The biology of tumor-associated macrophages (TAM) has received increasing attention over the last decade as immunotherapies have taken center stage in cancer treatment. The emerging consensus is that TAM are abundant, are recruited primarily from bone marrow (myeloid origin)¹ and the vast majority of these cells are immunosuppressive and support and enable tumor growth. Conversely, a much smaller subtype of TAM (“M1-like”; M9)² have anti-tumor effects. However, consensus on which TAM phenotypes have optimal anti-tumor function remains uncertain.^3-6 Therefore, manipulation and reprogramming of TAM could enable improved disease control in patients where TAM are abundant and functionally active.

Various therapeutic options exist to modulate TAM function (myeloid therapeutics), including elimination, containment, or suppression of tumor-promoting macrophages, amplification or activation of anti-tumor macrophages, subtype switching, or any combinations.^{1, 7-10} Most therapeutic approaches today are based on antibodies targeting cell surface proteins (CSF1-R, CD40, TREM2, CD47) or small molecules targeting growth factors (CSFR1).^{8, 11} A less explored option is to harness the phagocytic function of TAM to efficiently deliver small-molecule immune modulators and thus improve the therapeutic index of those drugs. Most prior research has used nano-formulations to deliver small-molecule toll-like receptor (TLR) and cGAS/stimulator of interferon genes (STING) pathway agonists to TAM. Some of these nano-formulations have shown anti-tumor efficacy in mouse models of cancer^12-17 while others have limited efficacy.^{18, 19} and/or exhibit unacceptable systemic toxicity.²⁰ The diverging efficacy data are not entirely unexpected and are evidence that we still do not fully understand TAM function and re-programmability. This is on top of the emerging realization that i) TAM are plastic, ii) have multiple phenotypic states, and iii) have redundant wiring mechanisms to escape therapeutic pressures.

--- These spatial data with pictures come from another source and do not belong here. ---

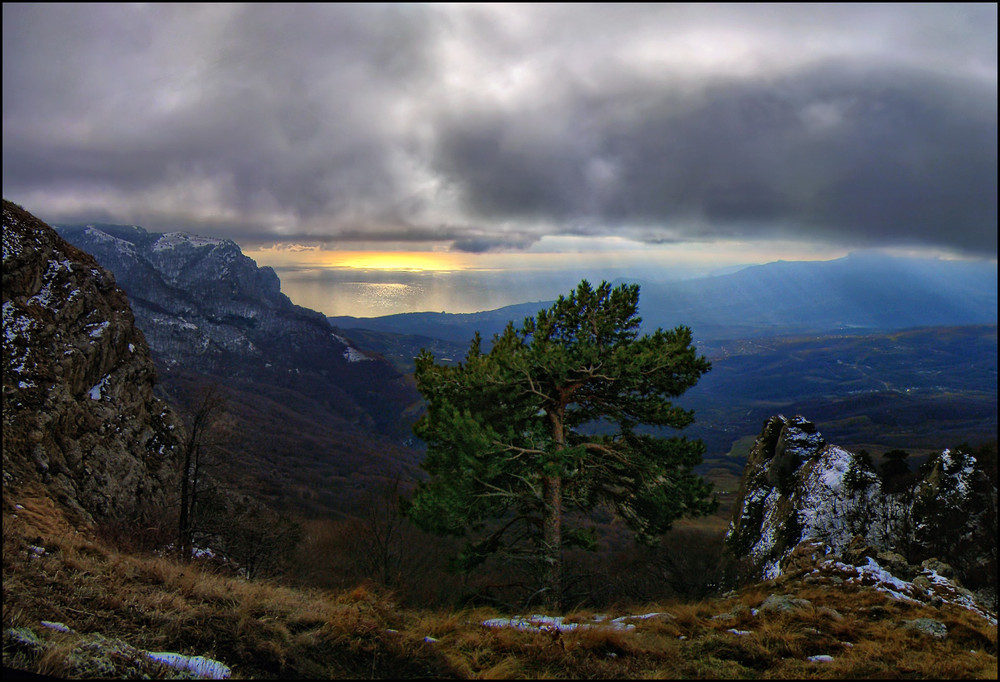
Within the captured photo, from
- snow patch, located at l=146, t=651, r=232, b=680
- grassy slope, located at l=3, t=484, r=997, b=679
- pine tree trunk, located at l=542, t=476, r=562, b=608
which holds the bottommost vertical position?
pine tree trunk, located at l=542, t=476, r=562, b=608

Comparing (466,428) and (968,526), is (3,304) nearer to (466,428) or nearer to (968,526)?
(466,428)

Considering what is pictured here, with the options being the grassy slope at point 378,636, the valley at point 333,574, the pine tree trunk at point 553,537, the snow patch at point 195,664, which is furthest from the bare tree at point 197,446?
the snow patch at point 195,664

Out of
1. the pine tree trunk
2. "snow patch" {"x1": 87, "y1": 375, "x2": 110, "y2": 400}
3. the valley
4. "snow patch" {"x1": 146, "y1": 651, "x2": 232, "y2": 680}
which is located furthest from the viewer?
"snow patch" {"x1": 87, "y1": 375, "x2": 110, "y2": 400}

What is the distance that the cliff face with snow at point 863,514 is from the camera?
14188 mm

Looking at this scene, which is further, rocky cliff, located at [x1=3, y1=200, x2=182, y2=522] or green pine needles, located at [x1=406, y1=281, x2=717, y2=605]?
rocky cliff, located at [x1=3, y1=200, x2=182, y2=522]

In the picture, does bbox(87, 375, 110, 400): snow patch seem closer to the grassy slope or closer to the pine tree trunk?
the grassy slope

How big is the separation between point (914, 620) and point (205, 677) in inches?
447

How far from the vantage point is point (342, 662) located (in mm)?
5723

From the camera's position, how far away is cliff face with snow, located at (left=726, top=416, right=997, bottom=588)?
46.5 feet

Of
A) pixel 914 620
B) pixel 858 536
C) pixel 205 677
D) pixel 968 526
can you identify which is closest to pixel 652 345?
pixel 914 620

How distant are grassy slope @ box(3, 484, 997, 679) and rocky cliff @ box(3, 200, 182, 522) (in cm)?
1037

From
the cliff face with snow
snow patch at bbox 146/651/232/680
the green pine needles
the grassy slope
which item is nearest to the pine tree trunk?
the green pine needles

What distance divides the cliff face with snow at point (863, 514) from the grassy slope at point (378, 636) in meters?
6.87

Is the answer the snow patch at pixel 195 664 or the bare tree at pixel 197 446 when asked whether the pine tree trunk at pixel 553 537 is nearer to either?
the snow patch at pixel 195 664
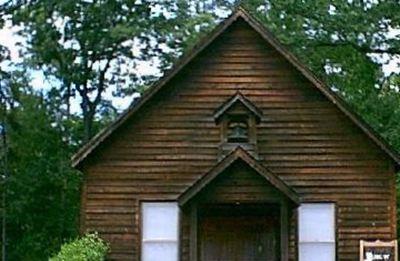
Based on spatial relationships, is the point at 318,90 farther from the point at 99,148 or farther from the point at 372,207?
the point at 99,148

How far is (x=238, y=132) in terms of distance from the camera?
72.6 feet

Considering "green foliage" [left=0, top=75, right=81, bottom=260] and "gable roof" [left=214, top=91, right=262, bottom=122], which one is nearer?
"gable roof" [left=214, top=91, right=262, bottom=122]

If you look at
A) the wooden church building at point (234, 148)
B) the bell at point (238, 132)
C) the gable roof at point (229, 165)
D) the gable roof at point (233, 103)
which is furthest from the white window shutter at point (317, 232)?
the gable roof at point (233, 103)

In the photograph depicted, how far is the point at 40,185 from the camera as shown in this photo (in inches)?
1531

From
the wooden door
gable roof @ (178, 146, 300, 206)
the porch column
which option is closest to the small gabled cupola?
gable roof @ (178, 146, 300, 206)

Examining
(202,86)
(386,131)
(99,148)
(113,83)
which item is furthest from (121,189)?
(113,83)

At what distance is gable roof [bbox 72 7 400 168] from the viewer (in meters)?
21.6

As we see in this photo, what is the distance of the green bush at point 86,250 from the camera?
65.3ft

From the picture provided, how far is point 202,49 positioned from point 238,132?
199 cm

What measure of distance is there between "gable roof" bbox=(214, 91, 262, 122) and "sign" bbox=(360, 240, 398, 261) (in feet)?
11.9

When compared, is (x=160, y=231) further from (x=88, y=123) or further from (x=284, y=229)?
(x=88, y=123)

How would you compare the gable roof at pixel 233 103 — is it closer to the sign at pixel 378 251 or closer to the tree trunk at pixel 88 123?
the sign at pixel 378 251

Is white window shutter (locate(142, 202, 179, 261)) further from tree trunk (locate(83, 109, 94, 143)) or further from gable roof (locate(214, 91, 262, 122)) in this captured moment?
tree trunk (locate(83, 109, 94, 143))

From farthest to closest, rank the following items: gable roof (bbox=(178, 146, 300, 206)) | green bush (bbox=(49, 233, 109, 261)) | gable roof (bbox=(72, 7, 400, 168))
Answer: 1. gable roof (bbox=(72, 7, 400, 168))
2. gable roof (bbox=(178, 146, 300, 206))
3. green bush (bbox=(49, 233, 109, 261))
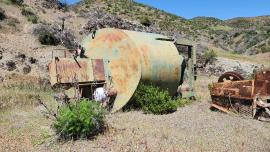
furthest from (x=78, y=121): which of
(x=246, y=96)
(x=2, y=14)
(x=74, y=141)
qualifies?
(x=2, y=14)

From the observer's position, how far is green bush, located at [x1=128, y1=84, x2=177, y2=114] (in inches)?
443

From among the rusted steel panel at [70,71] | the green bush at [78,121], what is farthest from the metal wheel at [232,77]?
the green bush at [78,121]

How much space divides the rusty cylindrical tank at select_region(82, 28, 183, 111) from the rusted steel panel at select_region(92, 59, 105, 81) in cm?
11

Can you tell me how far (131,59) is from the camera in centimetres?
1138

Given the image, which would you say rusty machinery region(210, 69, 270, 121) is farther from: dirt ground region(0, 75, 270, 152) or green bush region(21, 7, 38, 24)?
green bush region(21, 7, 38, 24)

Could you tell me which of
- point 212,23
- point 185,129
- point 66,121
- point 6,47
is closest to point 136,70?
point 185,129

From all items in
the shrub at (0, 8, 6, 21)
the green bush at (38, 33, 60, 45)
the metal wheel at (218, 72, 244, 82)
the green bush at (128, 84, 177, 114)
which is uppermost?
the shrub at (0, 8, 6, 21)

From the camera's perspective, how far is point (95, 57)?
39.9 feet

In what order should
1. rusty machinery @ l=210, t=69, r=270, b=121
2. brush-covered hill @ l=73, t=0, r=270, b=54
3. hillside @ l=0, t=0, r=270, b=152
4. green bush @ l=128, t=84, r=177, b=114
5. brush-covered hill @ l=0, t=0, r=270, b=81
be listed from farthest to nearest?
brush-covered hill @ l=73, t=0, r=270, b=54 → brush-covered hill @ l=0, t=0, r=270, b=81 → green bush @ l=128, t=84, r=177, b=114 → rusty machinery @ l=210, t=69, r=270, b=121 → hillside @ l=0, t=0, r=270, b=152

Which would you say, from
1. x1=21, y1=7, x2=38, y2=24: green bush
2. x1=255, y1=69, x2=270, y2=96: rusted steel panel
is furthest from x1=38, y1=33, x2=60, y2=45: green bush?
x1=255, y1=69, x2=270, y2=96: rusted steel panel

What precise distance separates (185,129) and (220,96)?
3.20 metres

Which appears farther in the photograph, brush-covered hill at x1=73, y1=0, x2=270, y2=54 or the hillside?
brush-covered hill at x1=73, y1=0, x2=270, y2=54

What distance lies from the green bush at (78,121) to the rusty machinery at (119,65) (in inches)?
82.9

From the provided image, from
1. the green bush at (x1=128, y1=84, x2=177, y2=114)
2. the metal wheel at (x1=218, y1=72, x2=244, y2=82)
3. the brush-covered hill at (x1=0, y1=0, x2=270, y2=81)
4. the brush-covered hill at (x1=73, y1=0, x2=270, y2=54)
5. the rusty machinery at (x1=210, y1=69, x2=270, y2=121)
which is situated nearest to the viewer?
the rusty machinery at (x1=210, y1=69, x2=270, y2=121)
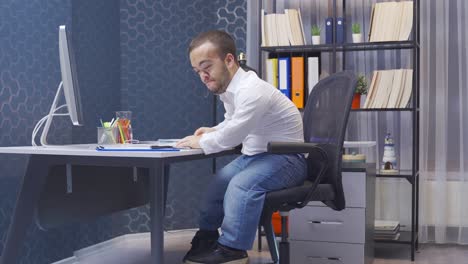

In highly active antiretroviral therapy for AIDS, combinations of three or more antiretroviral drugs control the virus, whereas using one or two drugs alone often results in treatment failure and the development of drug resistance. We hypothesized that a similar combination treatment strategy could bypass the limited success of previous TAM-directed monotherapies in cancer by packaging multiple small-molecule immune pathway modulators into the same nanoparticle. We also argued that selective pharmacological manipulation of TAM could lead to other drug-induced TAM phenotypes, generally not seen with natural biological polarization. A number of different anti-tumor TAM phenotypes have been identified by profiling, immunohistochemistry, scRNAseq and other methods. These “M1-like”^{21, 22} phenotypes include i) IL-12 producing TAM,^23-25 ii) CXCL9 producing TAM^26-28 among a few select others. Given the prominence of the interleukin (IL)-12 program, we used it in the current study (Fig. 1; Fig. S20).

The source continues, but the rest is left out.